Recently, NVIDIA revealed the Hopper H100 NVL GPU, which is made specifically for ChatGPT and includes 94 GB of HBM3 memory.
A dual-GPU NVLINK link with 94 GB of HBM3e memory on each chip is believed to be a feature of the NVIDIA Hopper GPU-powered H100 NVL PCIe graphics card. The GPU has the capacity to handle 175 billion ChatGPT parameters simultaneously. When compared to a conventional DGX A100 server with up to 8 GPUs, four of these GPUs in a single server may provide up to 10 times the performance increase.
Contrary to the H100 SXM5 configuration, the H100 PCIe provides reduced specs, with 114 of the 144 SMs on the GH100 GPU and 132 SMs on the H100 SXM GPU that are activated. The chip itself delivers 48 TFLOPs of FP64 computational capability, 3200 FP8, 1600 TF16, 800 FP32, and 1600 FP8. 456 Tensor & Texture Units are included as well.

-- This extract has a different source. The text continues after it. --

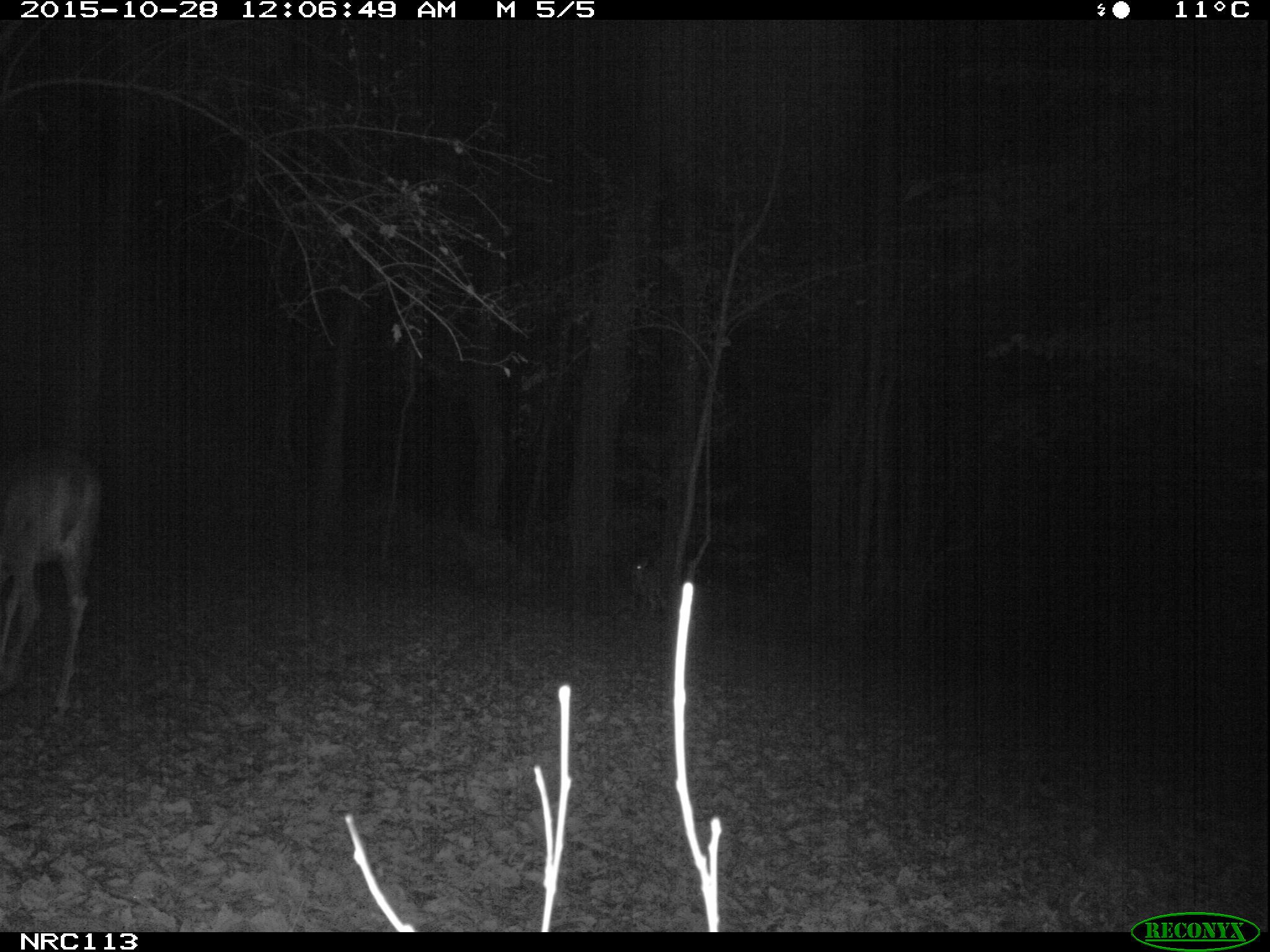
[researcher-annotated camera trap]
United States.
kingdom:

The H100 PCIe should run at lower clock speeds due to its lower peak computing horsepower; as a result, it has a 350W TDP as opposed to the SXM5 variant’s twice that of 700W. However, the PCIe card will still include 80 GB of memory with a 5120-bit bus interface, although in the HBM2e variant (>2 TB/s bandwidth).

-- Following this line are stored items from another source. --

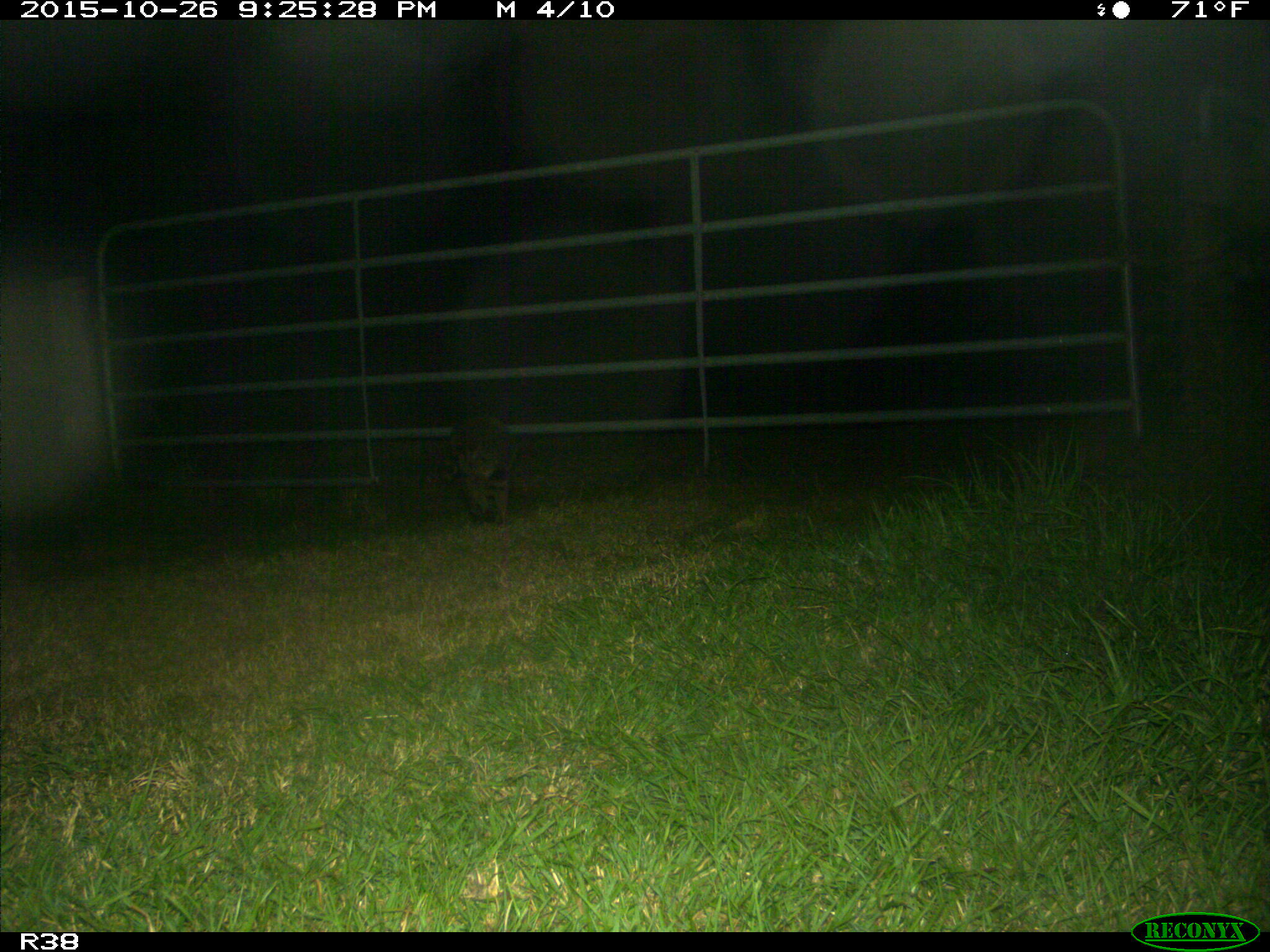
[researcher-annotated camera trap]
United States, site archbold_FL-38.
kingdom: Animalia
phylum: Chordata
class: Mammalia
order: Carnivora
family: Procyonidae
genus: Procyon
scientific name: Procyon lotor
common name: common raccoon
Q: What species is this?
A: Procyon lotor (common raccoon).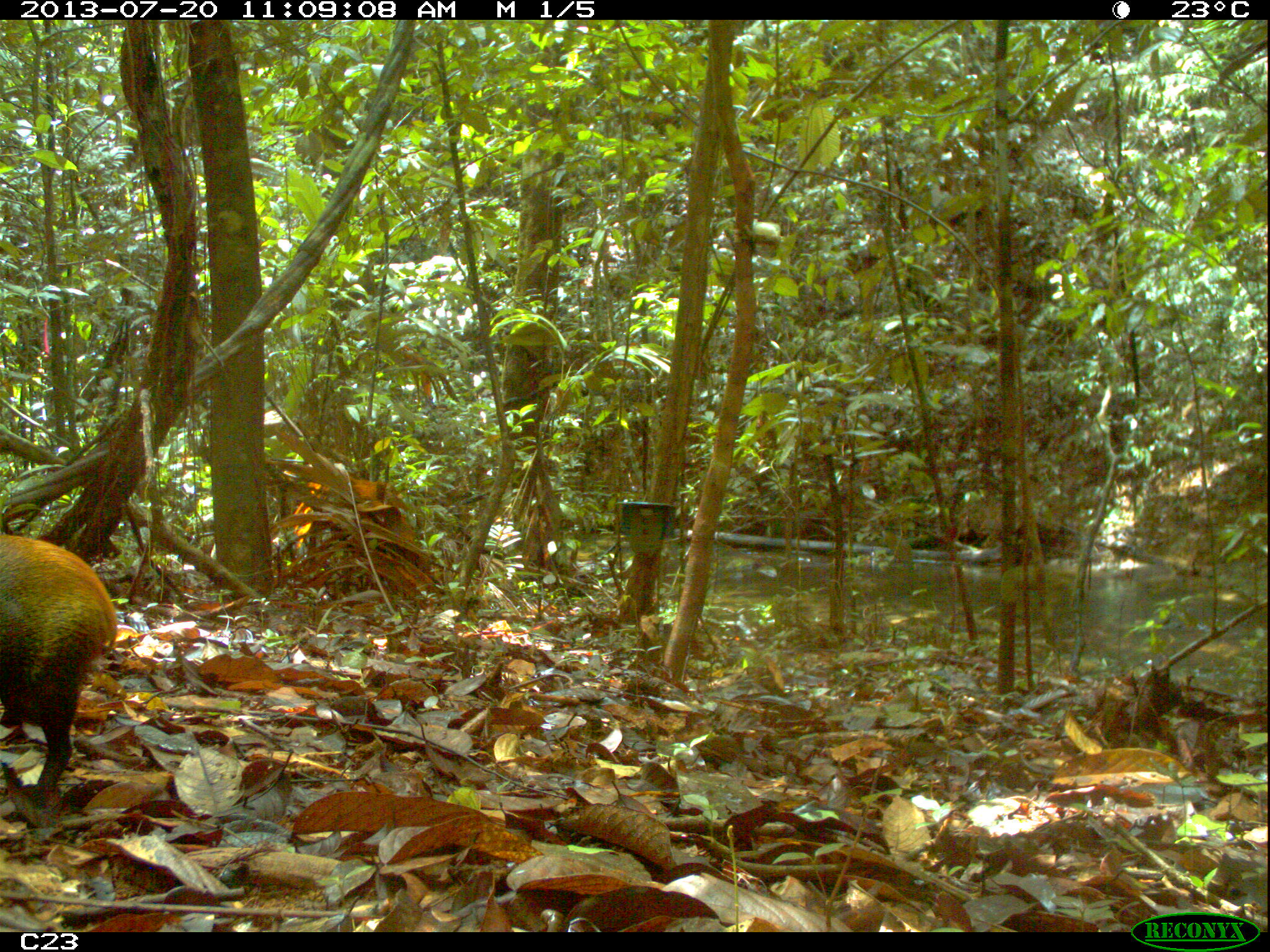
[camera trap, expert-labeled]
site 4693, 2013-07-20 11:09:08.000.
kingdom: Animalia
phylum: Chordata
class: Mammalia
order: Rodentia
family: Dasyproctidae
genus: Dasyprocta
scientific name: Dasyprocta leporina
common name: red-rumped agouti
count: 1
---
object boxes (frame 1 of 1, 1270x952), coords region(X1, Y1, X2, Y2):
dasyprocta leporina: region(0, 530, 118, 794)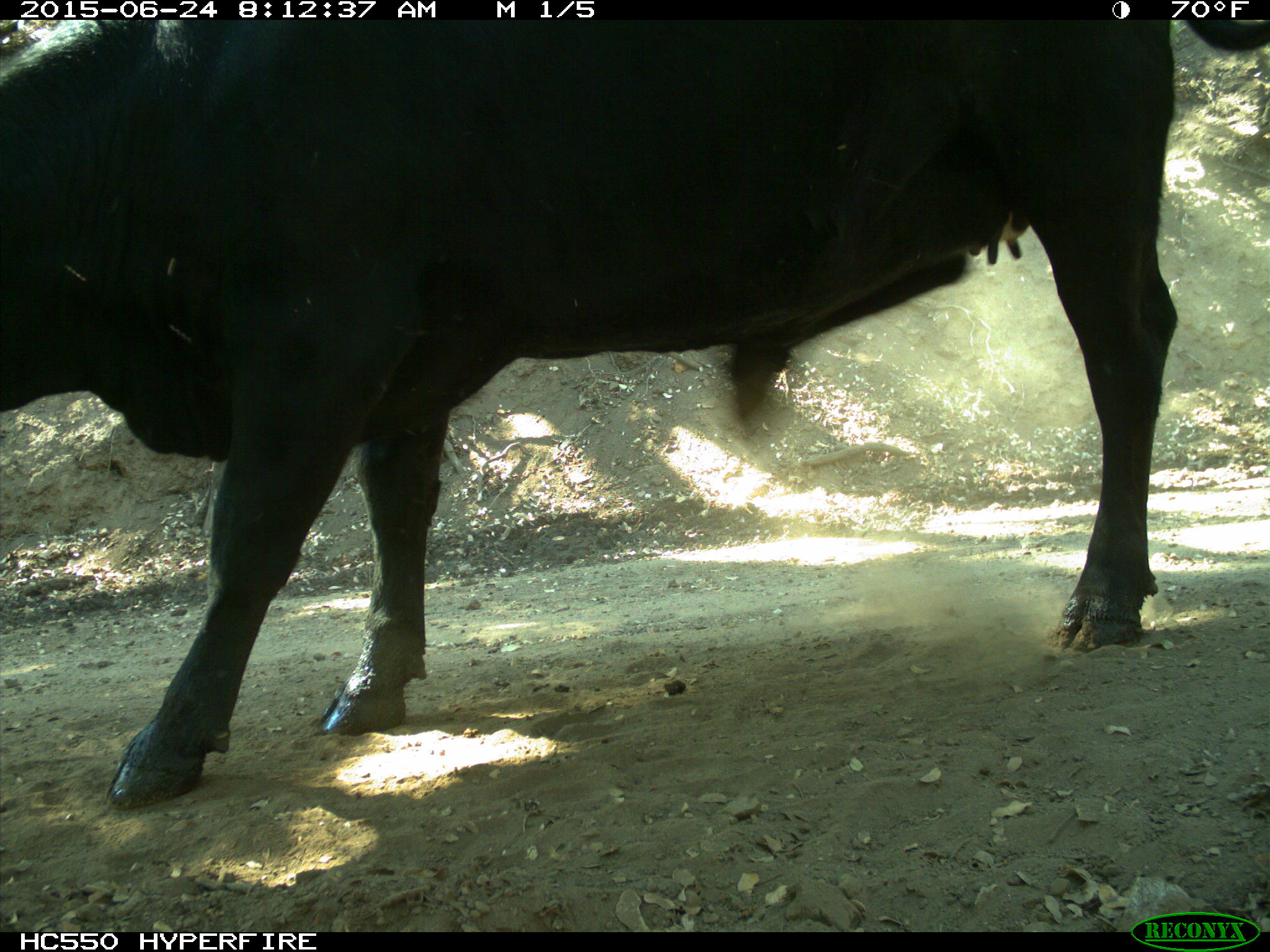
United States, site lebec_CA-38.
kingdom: Animalia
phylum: Chordata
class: Mammalia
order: Artiodactyla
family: Bovidae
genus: Bos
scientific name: Bos taurus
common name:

The H100 is rated at 48 non-tensor FP32 TFLOPs whereas the MI210 has a peak FP32 compute power of 45.3 TFLOPs. The H100 is capable of generating up to 800 TFLOPs of FP32 horsepower using Tensor and Sparsity operations. In addition, the H100 has 80GB of memory capacity as opposed to the MI210’s 64 GB. It seems that NVIDIA is charging more for its superior AI/ML capabilities.